Personal information
- Born: 15 August 1912 New Zealand
- Died: 3 April 1973 (aged 60) New Zealand
- Spouse: Katarina Riripeti Riripotaka ​ ​(m. 1935)​

Sport
- Country: New Zealand
- Sport: Swimming

Achievements and titles
- National finals: 150 yds backstroke, 1st (1934)

= Wiremu Whareaitu =

New Zealand swimmer

Wiremu "Bill" Whareaitu (15 August 1912 − 3 April 1973) was a New Zealand swimmer, who represented his country at the 1934 British Empire Games in London.
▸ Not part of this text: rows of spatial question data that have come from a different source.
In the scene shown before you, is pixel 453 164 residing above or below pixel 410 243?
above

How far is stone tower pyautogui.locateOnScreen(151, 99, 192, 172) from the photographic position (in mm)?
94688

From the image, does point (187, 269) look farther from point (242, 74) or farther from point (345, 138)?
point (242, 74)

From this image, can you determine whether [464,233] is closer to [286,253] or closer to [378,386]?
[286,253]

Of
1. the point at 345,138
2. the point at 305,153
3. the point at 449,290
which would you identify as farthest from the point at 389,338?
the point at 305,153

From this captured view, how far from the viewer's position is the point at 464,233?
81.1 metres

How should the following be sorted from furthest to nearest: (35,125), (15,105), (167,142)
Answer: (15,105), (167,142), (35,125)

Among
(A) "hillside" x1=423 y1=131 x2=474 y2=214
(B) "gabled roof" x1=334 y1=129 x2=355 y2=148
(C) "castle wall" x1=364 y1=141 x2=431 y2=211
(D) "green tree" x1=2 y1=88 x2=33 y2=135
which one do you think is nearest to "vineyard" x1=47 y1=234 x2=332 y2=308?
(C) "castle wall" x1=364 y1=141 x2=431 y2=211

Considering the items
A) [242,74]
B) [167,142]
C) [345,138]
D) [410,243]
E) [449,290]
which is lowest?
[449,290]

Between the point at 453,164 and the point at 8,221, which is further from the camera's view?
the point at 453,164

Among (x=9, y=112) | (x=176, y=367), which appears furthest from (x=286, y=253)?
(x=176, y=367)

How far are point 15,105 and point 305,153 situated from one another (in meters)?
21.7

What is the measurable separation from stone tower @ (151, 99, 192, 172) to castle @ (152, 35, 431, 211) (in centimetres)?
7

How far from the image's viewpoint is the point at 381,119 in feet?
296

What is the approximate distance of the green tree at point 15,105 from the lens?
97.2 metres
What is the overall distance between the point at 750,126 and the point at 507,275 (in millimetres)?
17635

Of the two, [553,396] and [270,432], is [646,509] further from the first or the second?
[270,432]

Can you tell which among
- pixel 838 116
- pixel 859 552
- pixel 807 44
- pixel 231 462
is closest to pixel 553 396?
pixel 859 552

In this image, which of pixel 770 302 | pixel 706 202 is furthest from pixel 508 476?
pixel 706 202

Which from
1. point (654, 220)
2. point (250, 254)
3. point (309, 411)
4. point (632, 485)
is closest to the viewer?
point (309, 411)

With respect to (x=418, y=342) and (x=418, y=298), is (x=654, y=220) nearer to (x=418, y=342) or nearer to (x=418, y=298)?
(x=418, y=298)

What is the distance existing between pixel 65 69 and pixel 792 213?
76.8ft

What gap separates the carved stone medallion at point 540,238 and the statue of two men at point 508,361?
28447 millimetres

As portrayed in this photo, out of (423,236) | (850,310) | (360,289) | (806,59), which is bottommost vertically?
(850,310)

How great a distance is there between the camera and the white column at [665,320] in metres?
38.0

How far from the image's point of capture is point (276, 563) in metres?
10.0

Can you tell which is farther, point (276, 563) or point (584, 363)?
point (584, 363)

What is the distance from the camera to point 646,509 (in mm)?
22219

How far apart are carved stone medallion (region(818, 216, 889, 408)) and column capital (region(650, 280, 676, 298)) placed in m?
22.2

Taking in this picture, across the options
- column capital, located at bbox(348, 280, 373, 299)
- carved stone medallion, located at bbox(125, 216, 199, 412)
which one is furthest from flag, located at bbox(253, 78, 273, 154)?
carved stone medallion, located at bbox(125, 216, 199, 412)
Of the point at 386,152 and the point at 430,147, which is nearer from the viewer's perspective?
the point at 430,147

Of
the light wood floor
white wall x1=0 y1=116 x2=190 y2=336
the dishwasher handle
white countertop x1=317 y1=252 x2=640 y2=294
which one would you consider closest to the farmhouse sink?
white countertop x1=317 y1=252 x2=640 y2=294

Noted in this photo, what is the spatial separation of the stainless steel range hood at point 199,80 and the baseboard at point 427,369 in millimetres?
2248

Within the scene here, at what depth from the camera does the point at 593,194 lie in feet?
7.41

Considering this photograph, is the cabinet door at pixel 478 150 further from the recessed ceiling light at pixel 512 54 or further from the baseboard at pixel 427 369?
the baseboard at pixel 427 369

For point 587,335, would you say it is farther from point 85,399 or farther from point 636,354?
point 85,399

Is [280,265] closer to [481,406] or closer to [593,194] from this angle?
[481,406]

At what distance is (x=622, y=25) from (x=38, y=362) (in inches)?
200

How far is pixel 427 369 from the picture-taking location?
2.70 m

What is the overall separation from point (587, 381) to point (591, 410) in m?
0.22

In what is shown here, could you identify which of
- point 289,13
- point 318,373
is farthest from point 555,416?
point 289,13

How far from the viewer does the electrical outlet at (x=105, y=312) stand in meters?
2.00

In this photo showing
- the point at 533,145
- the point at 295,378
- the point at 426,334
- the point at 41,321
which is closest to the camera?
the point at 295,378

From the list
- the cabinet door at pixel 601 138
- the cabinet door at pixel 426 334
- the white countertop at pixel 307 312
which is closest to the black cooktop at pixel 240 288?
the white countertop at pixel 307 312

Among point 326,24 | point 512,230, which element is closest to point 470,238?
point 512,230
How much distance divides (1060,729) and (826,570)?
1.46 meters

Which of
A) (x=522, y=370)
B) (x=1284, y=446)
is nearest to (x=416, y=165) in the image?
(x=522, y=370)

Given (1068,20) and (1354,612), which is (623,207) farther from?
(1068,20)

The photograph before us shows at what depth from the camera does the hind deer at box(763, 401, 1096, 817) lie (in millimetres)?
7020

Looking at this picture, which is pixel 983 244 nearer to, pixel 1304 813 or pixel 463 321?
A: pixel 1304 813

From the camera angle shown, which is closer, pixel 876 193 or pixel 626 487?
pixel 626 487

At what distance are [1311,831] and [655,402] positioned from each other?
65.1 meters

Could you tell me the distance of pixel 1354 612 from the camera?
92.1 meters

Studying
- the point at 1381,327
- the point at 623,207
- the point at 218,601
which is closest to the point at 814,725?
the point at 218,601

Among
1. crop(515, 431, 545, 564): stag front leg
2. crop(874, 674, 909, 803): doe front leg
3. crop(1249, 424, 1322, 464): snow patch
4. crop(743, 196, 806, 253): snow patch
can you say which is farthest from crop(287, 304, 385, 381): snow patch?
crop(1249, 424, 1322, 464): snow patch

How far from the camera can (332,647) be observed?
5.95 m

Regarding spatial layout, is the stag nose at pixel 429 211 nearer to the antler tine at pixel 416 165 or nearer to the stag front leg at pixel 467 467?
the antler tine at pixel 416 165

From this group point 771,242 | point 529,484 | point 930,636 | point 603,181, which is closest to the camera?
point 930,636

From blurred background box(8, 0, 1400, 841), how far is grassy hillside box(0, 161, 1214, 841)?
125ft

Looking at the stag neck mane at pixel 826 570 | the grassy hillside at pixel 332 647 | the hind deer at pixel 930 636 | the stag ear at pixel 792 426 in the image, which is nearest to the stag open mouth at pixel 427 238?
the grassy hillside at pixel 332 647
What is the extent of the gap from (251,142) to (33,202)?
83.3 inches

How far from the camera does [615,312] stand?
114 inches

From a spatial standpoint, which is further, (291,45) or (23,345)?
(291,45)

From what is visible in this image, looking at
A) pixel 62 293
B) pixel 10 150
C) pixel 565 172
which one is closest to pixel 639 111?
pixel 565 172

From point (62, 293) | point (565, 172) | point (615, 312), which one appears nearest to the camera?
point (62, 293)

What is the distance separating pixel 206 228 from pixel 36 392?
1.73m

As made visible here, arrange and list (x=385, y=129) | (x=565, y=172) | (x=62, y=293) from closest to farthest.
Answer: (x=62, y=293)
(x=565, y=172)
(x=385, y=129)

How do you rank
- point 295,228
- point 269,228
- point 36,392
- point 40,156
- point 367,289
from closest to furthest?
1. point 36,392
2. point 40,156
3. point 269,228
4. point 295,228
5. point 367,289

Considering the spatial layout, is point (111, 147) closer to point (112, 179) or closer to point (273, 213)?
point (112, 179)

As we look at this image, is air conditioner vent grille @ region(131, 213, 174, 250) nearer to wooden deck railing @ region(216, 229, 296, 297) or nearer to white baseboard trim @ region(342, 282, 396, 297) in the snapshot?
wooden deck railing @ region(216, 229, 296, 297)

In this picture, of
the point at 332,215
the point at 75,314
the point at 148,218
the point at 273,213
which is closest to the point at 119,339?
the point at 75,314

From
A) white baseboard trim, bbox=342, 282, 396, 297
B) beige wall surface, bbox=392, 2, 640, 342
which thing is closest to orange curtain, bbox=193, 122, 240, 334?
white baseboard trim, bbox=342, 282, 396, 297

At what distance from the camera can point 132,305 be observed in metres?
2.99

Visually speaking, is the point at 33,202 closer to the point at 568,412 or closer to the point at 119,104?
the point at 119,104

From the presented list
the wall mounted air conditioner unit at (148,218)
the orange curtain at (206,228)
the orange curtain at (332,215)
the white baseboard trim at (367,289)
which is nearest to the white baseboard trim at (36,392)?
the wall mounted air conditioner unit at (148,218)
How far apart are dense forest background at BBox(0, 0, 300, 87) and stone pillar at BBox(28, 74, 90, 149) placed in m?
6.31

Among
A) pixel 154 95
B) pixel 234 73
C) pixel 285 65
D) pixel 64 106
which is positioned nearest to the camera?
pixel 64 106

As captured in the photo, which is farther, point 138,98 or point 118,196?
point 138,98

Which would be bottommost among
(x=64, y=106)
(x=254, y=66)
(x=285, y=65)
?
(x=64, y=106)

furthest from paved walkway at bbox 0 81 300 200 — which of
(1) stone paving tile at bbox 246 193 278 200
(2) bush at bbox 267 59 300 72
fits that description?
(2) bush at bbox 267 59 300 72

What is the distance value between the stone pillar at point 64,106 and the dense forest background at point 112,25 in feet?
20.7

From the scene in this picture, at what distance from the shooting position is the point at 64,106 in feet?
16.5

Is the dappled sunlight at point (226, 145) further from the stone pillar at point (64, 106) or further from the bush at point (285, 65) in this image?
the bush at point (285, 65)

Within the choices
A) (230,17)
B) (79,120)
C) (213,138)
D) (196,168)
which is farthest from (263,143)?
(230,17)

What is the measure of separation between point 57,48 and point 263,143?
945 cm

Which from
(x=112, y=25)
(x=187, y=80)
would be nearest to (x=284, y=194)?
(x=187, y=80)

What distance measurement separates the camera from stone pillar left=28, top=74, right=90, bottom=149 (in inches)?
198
Whareaitu was the national 150 yards backstroke champion in 1934, and travelled to the Empire Games in London that year as part of the three-strong New Zealand swimming team. At those games he finished fourth in his heat of the 100 yards backstroke and did not progress. He reached the final of the 3 x 110 yards medley relay with teammates Noel Crump and Len Smith, finishing fifth.

Of Te Arawa and Tūhourangi descent, Whareaitu served with the 28th (Māori) Battalion during World War II, and competed in the battalion's team at the New Zealand Division swimming championships at Maadi, Egypt in September 1943. In May 1945 he was commissioned as a second lieutenant.

Whareaitu died in 1973 and was buried at Kauae Cemetery, Ngongotahā.